Canberra: Australia's prime minister said Wednesday he felt for the five children of an Australian man in the Islamic State who became notorious last year for posing for photographs while clutching the severed heads of Syrian victims.
But Prime Minister Tony Abbott would make no promises that his government would help repatriate the young family from the Middle East following the father's reported death, saying that keeping Australia safe was his first priority.
Reports that the children's Australian father Khaled Sharrouf and his Australian friend Mohamed Elomar had been killed in airstrikes in the Islamic State-held city of Mosul in Iraq have intensified calls from relatives for Australian help to bring the family home.
Sharrouf slipped out of Australia in late 2013 and his Muslim-convert wife, Tara Nettleton, followed him to Syria with their children soon after.

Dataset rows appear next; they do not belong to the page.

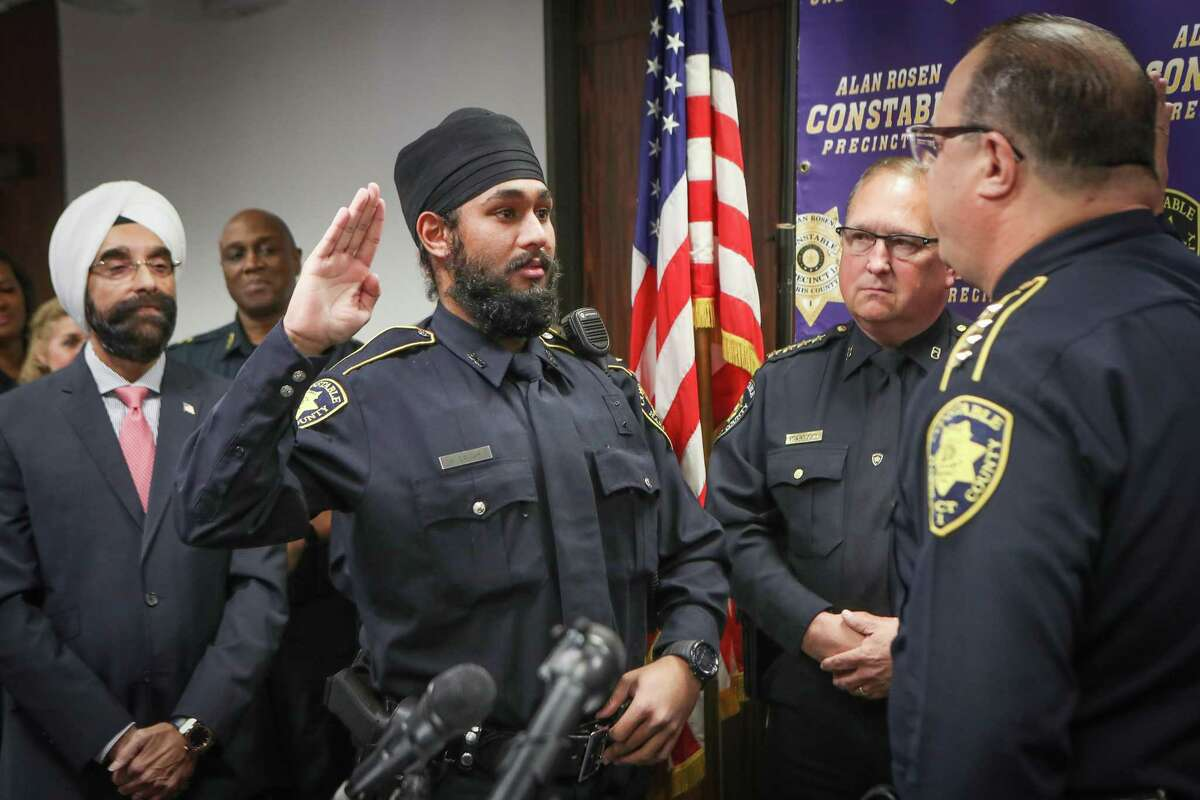 """Deputy Amrit Singh, second from right, talks to the media after being sworn-in by Constable Alan Rosen Tuesday, Jan. 21, 2020, in Houston. Singh is the first Sikh Deputy Constable in Harris County history. His swearing-in coincides with the adoption by nearly all Harris County Constables of a religious """"Articles of Faith"""" policy which allows all those who serve to wear articles of faith while discharging their duties in uniform."""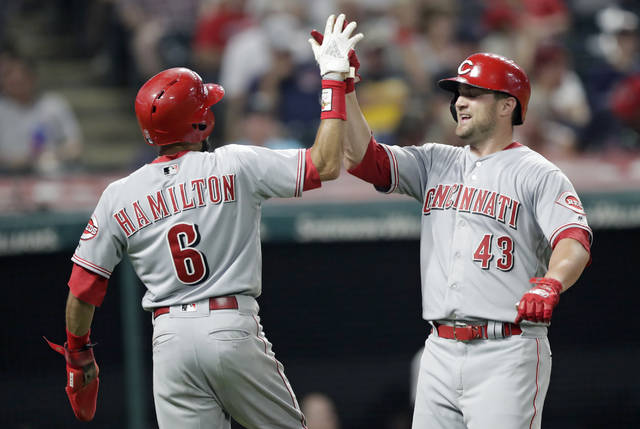 Cincinnati Reds' Scott Schebler, right, is congratulated by Billy Hamilton after Schebler hit a two-run home run off Cleveland Indians relief pitcher Josh Tomlin in the ninth inning of a baseball game, Monday, July 9, 2018, in Cleveland. Hamilton scored on the play. (AP Photo/Tony Dejak)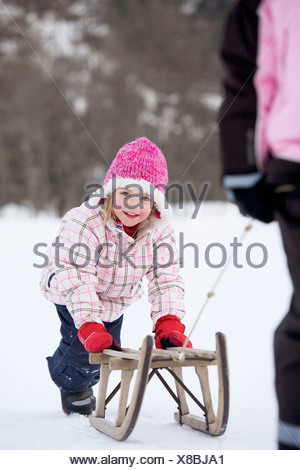 Young girl towed on sledge - Stock Photo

Sharrouf's 7-year-old son horrified the world a year ago when he was photographed holding the severed head of a Syrian soldier by the hair. Sharrouf's eldest child was married to Elomar at the age of 13.
Nettleton's Sydney-based mother Karen Nettleton said in a media statement late Tuesday that her daughter had "followed her heart and has paid an enormous price."
"My daughter has made the mistake of a lifetime," she said. "Today she is a parent alone in a foreign and vicious land looking after a widowed 14-year-old and four other young children."
"Mr. Abbott, I beg you, please help bring my child and grandchildren home," she said.
Asked if he felt for the children, Abbott told Nine Network television: "I suppose at one level, yes.""But on the other hand, we have to appreciate the scale of the evil which has been practiced here, and that's the thing," Abbott said.
"We will act to protect our country, the safety of our community is the first concern of government," he said.The government has said that verifying Sharouf's death would be the first step before any possible talks with the family on repatriation.
But Abbott said that that step had not yet been taken, saying there was a high degree of confidence that Elomar was dead, but "we don't have any such certainty as to the other individual."
Sydney-born Sharrouf, who was also a Lebanese national, was a prime target of legislation introduced to Parliament on Wednesday that would allow terrorists who are dual nationals to be stripped of their Australian citizenship.
Australia will block the return of dual citizens suspected of terrorism based on security advice and deport court-convicted terrorists under new citizenship laws.
The government estimates that up to half of about 120 Australians who have traveled to Iraq and Syria to fight for the Islamic State movement are dual citizens.
The government has also passed contentious new laws that make it a criminal offense to even visit Mosul or the Islamic State movement's Syrian stronghold of al-Raqqa province, where the Sharrouf family was thought to be based.